“In every generation, an enemy will rise against us to destroy us,” my family sang last night as we sat around the Seder table, singing the same songs we sing every year. We get together this year as we do each year to retell the story of the Hebrews’ escape from slavery in Egypt. We discuss the reason behind the matzah we’re required to eat for a week straight. We get a little… jubilant towards the end as we get through the traditional third and fourth cups of wine, to say nothing of cups 2.1, 2.2, and 2.25. Year in, year out, this tradition remains.
In every generation, an enemy will rise against us. Historically speaking, this statement is not far from the truth. I can cite the pogroms, the Inquisition, or even invoke Godwin’s law and bring up the Nazis, but the Jews have had quite a few enemies over the generations. To a large extent, it both results from and results in the insular nature of the Jewish community. People go to school together, go to camp together, go see a doctor who attends your synagogue. It’s why Zionism first came about in the 1800s – why trust others to run your nation if you can’t even trust them to be your neighbors?

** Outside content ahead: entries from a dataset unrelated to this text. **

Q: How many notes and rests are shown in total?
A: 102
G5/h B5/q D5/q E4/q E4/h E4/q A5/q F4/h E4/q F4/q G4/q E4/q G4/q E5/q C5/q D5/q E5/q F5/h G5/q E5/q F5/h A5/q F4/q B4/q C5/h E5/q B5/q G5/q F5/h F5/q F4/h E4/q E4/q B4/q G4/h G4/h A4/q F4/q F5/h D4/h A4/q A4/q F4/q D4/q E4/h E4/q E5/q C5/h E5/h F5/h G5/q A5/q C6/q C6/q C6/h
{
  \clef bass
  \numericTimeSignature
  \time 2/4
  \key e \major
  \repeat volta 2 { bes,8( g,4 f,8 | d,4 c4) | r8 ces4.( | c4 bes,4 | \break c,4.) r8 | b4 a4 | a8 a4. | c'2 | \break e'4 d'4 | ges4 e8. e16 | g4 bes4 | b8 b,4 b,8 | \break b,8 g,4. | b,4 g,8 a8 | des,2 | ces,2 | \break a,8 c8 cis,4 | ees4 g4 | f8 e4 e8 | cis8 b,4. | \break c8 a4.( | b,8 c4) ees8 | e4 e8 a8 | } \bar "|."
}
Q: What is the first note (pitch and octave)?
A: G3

In every generation, an enemy will rise. Just because we say it about ourselves doesn’t mean we don’t acknowledge or fight the enemies of others. We tell the same story every year in the hopes that we as a people will stand up against injustices in the world. This resonated with 20th century rabbi Abraham Joshua Heschel, a well-known figure in the civil rights movement. Alongside Rev. King, Rabbi Heschel marched in Selma, Alabama to demonstrate against segregation and effect some change in a country so sorely in need of it.
In every generation, the notion of “tzedek”, justice, is taught to young children in the hopes that they take it to heart as they grow older, wiser, and more influential.
V’hi she’amda l’avoteinu v’lanu.
This is what has stood by our fathers. This is what stands for us.